_Consignes:_
1. Recopiez le passage de l'extrait sur la paix qui va de « 3.    Soyez » jusqu'à « a été créé. ».
2. Dans l'extrait sur la paix, relevez toutes les choses que l'ami de la paix doit obtenir de son frère.

3.    Soyez donc en paix, mes frères. Si vous désirez que les autres aussi soient en paix, soyez-y vous-mêmes, restez-y vous-mêmes. Pour embraser autrui, que la paix de votre charité soit en vous tout ardente. L'hérétique repousse la paix, comme l'œil malade repousse la lumière. De ce que l'œil malade ne puisse endurer la lumière, s'ensuit-il que la lumière ne soit pas bonne ? L'œil malade la hait ; c'est pour elle néanmoins que l'œil a été créé.

Ceux donc qui aiment la paix et qui désirent qu'on soit en paix avec eux, s'appliquent à l'étendre en en multipliant les possesseurs. Ah ! qu'ils emploient tous leurs moyens, tous leurs efforts à guérir l'œil malade. C'est malgré lui qu'on traite cet œil, il résiste aux soins qu'on lui donne ; mais quelle joie quand il reverra la lumière ! Admettons que le malade s'emporte ; ne cesse pas, ne te lasse pas. Ami de la paix, sois attentif ; goûte d'abord les charmes de cette amie et enflamme-toi d'ardeur pour attirer à elle. Fais en sorte que ton frère voie ce que tu vois, qu'il aime ce que tu aimes et qu'il s'attache à ce que tu tiens. Voici ce que te dit cette bien-aimée de ton cœur ; voici comment elle te parle : Aime-moi, et aussitôt je suis à toi ; amène-moi tous ceux que tu pourras attirer à m'aimer, je resterai chaste, chaste et immaculée ; oui, amène tous ceux que tu pourras ; qu'ils m'approchent, me saisissent, jouissent de moi. Eh ! si tant d'hommes n'altèrent pas la lumière en la voyant, pourquoi plusieurs me corrompraient-ils en m'aimant ? Ils refusent de venir ; hélas ! c'est qu'ils ne sont pas en état de me voir. Ils refusent de venir ; hé ! c'est que l'éclat de la paix ne frappe en eux que des yeux fermés par la discorde. Considère combien est pitoyable leur langage. On leur dit : On a dessein de faire régner la paix entre les chrétiens. À cette nouvelle, ils s'écrient : Malheur à nous ! — Pourquoi ? — C'est que voici l'unité. — Eh quoi ! quel langage : malheur à nous, car voici l'unité ? Combien il serait plus juste que vous disiez : Malheur à nous, car la discorde est établie ! À Dieu ne plaise qu'elle s'établisse encore ! la discorde n'est que ténèbres, elle aveugle. Ah ! voici l'unité ; donc, mes frères, il se faut réjouir. Pourquoi trembler ? On a dit : Voici l'unité ; a-t-on dit : Voici une bête farouche, voici le feu ? — Voici l'unité. Voici la lumière. Oui, si on voulait parler sincèrement, on vous dirait : Si je tremble, ce n'est pas que je sois menacé d'une bête farouche, car je ne suis pas timide à ce point, c'est que voici la lumière, et j'ai les yeux malades. Il faut donc s'appliquer à les guérir ; il faut donner à ces malheureux ce qui ne s'amoindrit pas quand on le partage ; il faut le leur donner dans la mesure de nos forces, de tout notre pouvoir, autant que Dieu nous en rend capables.

_Extraits des lignes:_
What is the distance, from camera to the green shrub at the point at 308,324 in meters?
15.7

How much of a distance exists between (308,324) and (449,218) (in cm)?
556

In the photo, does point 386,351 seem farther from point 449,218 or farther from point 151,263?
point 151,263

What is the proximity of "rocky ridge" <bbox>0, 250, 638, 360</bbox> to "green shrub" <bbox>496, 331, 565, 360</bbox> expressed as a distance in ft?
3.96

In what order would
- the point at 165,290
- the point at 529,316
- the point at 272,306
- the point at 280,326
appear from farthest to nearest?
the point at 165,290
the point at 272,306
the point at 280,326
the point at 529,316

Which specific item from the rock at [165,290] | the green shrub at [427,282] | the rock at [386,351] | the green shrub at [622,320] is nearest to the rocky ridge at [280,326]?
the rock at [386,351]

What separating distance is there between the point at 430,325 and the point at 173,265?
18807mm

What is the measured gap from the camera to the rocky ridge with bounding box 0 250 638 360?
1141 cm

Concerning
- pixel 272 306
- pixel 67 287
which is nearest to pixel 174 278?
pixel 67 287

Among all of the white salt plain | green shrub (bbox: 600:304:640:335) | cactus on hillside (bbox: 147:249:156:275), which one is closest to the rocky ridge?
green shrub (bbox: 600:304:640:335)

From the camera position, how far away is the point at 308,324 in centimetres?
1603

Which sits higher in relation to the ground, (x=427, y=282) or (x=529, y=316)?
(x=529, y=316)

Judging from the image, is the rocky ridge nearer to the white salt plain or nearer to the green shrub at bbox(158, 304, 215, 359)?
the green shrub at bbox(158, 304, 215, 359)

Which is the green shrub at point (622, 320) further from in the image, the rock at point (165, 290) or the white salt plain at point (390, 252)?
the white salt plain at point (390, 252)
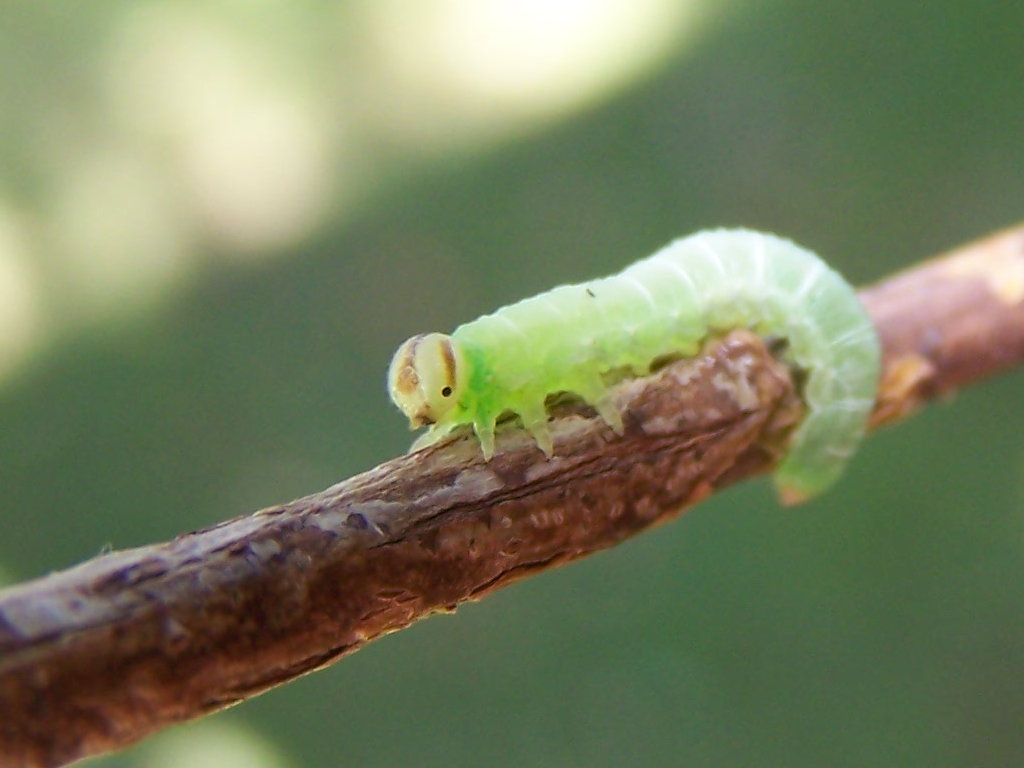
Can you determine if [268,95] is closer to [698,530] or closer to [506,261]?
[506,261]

...

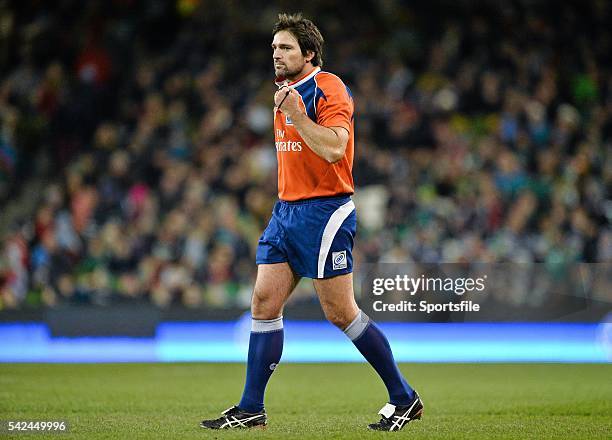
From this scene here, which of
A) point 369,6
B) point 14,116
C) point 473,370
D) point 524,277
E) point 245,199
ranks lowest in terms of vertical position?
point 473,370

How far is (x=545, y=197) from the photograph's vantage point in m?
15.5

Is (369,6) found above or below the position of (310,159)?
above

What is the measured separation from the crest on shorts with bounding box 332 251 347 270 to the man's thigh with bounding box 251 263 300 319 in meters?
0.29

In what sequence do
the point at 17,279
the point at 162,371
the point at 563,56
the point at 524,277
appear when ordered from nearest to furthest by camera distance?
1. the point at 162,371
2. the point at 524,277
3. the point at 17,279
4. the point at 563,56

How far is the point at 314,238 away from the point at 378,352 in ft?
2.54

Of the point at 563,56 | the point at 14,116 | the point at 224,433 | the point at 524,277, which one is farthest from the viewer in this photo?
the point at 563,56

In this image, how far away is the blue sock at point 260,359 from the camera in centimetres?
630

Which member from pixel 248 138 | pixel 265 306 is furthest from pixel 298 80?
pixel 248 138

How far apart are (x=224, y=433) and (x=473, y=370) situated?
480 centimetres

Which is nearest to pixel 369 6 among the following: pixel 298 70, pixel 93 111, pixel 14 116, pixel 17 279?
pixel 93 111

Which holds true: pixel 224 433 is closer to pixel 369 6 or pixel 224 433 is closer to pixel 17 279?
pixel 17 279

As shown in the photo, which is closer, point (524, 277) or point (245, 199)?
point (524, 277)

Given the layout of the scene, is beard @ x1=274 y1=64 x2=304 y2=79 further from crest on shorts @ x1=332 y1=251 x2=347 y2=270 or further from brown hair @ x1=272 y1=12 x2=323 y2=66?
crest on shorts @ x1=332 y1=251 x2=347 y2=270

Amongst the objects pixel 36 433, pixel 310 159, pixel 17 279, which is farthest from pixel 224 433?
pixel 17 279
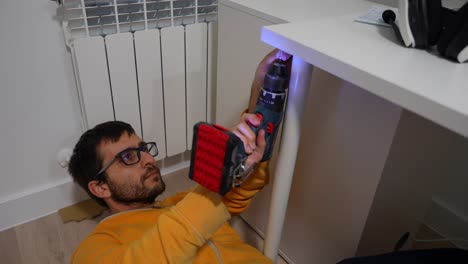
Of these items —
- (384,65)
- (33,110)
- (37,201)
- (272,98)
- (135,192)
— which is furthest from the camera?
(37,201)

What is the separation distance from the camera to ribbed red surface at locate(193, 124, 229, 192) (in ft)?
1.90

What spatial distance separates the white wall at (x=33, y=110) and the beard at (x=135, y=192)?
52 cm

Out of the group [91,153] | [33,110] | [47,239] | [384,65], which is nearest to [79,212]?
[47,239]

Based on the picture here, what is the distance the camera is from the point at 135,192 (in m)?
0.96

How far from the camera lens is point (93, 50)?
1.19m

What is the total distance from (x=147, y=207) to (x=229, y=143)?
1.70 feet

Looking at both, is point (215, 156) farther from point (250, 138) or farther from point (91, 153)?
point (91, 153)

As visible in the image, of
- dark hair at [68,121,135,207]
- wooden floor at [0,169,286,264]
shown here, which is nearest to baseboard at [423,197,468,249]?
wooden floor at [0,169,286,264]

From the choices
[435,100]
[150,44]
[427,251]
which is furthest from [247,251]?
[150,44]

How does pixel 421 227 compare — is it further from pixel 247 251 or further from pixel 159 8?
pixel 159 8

_Liste des réponses:_
1.
3.    Soyez donc en paix, mes frères. Si vous désirez que les autres aussi soient en paix, soyez-y vous-mêmes, restez-y vous-mêmes. Pour embraser autrui, que la paix de votre charité soit en vous tout ardente. L'hérétique repousse la paix, comme l'œil malade repousse la lumière. De ce que l'œil malade ne puisse endurer la lumière, s'ensuit-il que la lumière ne soit pas bonne ? L'œil malade la hait ; c'est pour elle néanmoins que l'œil a été créé.

2.
- Qu'il voie ce que l'ami de la paix voit.
- Qu'il aime ce que l'ami de la paix aime.
- Qu'il s'attache à ce que l'ami de la paix tient.